Copy out the following records word for word, with nothing added or left out.
** begin EXERCISE INPUT **
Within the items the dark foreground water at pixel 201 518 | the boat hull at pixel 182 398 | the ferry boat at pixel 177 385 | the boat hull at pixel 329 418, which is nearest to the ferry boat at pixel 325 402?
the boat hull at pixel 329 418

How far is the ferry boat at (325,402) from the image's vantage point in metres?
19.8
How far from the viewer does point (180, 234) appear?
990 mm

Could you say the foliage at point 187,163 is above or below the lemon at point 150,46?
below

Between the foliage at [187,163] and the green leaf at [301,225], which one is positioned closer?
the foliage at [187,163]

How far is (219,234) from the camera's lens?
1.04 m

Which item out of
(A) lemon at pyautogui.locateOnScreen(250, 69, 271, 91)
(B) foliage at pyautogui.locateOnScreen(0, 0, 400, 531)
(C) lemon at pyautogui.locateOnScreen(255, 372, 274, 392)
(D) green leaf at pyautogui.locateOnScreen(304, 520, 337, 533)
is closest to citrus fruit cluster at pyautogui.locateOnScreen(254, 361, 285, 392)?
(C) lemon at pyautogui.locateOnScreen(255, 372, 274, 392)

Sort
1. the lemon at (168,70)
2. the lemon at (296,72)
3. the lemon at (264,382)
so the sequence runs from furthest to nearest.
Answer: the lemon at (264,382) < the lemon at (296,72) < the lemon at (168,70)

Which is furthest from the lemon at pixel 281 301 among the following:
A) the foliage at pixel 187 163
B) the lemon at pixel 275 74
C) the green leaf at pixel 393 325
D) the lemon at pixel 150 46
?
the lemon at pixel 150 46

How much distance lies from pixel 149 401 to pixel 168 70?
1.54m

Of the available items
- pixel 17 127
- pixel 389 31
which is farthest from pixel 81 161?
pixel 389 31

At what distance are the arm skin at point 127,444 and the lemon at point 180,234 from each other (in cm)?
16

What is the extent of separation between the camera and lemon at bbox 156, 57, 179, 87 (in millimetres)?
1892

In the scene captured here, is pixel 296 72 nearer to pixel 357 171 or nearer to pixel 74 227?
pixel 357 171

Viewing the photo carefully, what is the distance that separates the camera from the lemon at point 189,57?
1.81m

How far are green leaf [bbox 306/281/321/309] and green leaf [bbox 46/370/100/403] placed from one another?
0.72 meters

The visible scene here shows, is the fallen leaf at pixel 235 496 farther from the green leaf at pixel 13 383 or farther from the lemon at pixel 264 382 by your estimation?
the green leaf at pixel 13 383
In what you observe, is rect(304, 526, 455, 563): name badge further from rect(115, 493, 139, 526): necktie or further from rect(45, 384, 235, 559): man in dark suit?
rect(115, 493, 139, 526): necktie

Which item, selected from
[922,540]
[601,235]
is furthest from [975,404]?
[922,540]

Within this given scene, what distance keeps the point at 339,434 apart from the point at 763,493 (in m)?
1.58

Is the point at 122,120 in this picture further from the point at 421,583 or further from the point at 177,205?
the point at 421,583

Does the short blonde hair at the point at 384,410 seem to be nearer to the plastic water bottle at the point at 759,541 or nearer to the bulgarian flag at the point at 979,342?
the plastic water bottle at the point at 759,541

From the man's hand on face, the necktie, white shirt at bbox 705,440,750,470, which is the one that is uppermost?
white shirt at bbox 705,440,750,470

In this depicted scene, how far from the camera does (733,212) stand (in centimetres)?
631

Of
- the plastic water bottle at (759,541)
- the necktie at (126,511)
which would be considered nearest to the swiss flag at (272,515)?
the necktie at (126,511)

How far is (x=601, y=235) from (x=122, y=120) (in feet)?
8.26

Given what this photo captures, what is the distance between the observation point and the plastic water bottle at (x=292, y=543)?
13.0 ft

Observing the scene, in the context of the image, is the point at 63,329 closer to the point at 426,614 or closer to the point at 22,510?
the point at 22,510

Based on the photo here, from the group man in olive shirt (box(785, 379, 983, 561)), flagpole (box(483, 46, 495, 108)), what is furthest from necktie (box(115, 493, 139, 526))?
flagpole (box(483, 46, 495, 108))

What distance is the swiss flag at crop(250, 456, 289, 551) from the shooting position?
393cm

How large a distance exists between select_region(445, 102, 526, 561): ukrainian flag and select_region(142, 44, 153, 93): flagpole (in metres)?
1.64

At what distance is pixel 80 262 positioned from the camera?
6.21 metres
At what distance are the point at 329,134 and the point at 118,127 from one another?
** end EXERCISE INPUT **
- [REPLY TO THE TASK]:
Within the items the dark foreground water at pixel 201 518 | the boat hull at pixel 182 398 | the ferry boat at pixel 177 385 | the boat hull at pixel 329 418, which is nearest to the ferry boat at pixel 325 402?
the boat hull at pixel 329 418

How far is the ferry boat at (325,402) from the image's vantage point in metres?
19.8
How far from the viewer does point (180, 234) appear?
990 mm

Could you say the foliage at point 187,163 is above or below the lemon at point 150,46?
below

Between the foliage at [187,163] and the green leaf at [301,225], which one is positioned closer?
the foliage at [187,163]

How far is (219,234) from the camera's lens?
1.04 m

Which item out of
(A) lemon at pyautogui.locateOnScreen(250, 69, 271, 91)
(B) foliage at pyautogui.locateOnScreen(0, 0, 400, 531)
(C) lemon at pyautogui.locateOnScreen(255, 372, 274, 392)
(D) green leaf at pyautogui.locateOnScreen(304, 520, 337, 533)
is closest to citrus fruit cluster at pyautogui.locateOnScreen(254, 361, 285, 392)?
(C) lemon at pyautogui.locateOnScreen(255, 372, 274, 392)

Sort
1. the lemon at (168,70)
2. the lemon at (296,72)
3. the lemon at (264,382)
so the sequence runs from furthest to nearest.
Answer: the lemon at (264,382) < the lemon at (296,72) < the lemon at (168,70)

Which is furthest from the lemon at pixel 281 301 among the following:
A) the foliage at pixel 187 163
B) the lemon at pixel 275 74
C) the green leaf at pixel 393 325
D) the lemon at pixel 150 46
?
the lemon at pixel 150 46

How much distance lies from pixel 149 401 to pixel 168 70?
1.54m

Of the available items
- pixel 17 127
- pixel 389 31
which is farthest from pixel 81 161?
pixel 389 31

At what distance are the arm skin at point 127,444 and the lemon at point 180,234 from each other (in cm)?
16

What is the extent of separation between the camera and lemon at bbox 156, 57, 179, 87 (in millimetres)?
1892

In the scene captured here, is pixel 296 72 nearer to pixel 357 171 or nearer to pixel 74 227?
pixel 357 171

Viewing the photo carefully, what is the distance that separates the camera from the lemon at point 189,57?
1.81m

How far are green leaf [bbox 306/281/321/309] and green leaf [bbox 46/370/100/403] placed from one another?
0.72 meters

The visible scene here shows, is the fallen leaf at pixel 235 496 farther from the green leaf at pixel 13 383 or farther from the lemon at pixel 264 382 by your estimation?
the green leaf at pixel 13 383
In what you observe, is rect(304, 526, 455, 563): name badge further from rect(115, 493, 139, 526): necktie or further from rect(45, 384, 235, 559): man in dark suit?
rect(115, 493, 139, 526): necktie

Which item, selected from
[922,540]
[601,235]
is furthest from [975,404]?
[922,540]

Within this given scene, what distance keeps the point at 339,434 apart from the point at 763,493 (in m)?
1.58

Is the point at 122,120 in this picture further from the point at 421,583 or further from the point at 177,205?
the point at 421,583

Does the short blonde hair at the point at 384,410 seem to be nearer to the plastic water bottle at the point at 759,541 or nearer to the bulgarian flag at the point at 979,342?
the plastic water bottle at the point at 759,541

From the man's hand on face, the necktie, white shirt at bbox 705,440,750,470, which is the one that is uppermost?
white shirt at bbox 705,440,750,470

In this depicted scene, how far from the camera does (733,212) stand (in centimetres)?
631

Of
- the plastic water bottle at (759,541)
- the necktie at (126,511)
which would be considered nearest to the swiss flag at (272,515)?
the necktie at (126,511)

How far is (x=601, y=235) from (x=122, y=120) (in feet)?
8.26

Given what this photo captures, what is the distance between the observation point and the plastic water bottle at (x=292, y=543)?
13.0 ft

Observing the scene, in the context of the image, is the point at 63,329 closer to the point at 426,614 or closer to the point at 22,510?
the point at 22,510

Based on the photo here, from the group man in olive shirt (box(785, 379, 983, 561)), flagpole (box(483, 46, 495, 108)), what is furthest from necktie (box(115, 493, 139, 526))?
flagpole (box(483, 46, 495, 108))

What distance is the swiss flag at crop(250, 456, 289, 551) from the shooting position?
393cm

How large a distance exists between select_region(445, 102, 526, 561): ukrainian flag and select_region(142, 44, 153, 93): flagpole (in metres)?
1.64

At what distance is pixel 80 262 positioned from the camera?
6.21 metres
At what distance are the point at 329,134 and the point at 118,127 from one another?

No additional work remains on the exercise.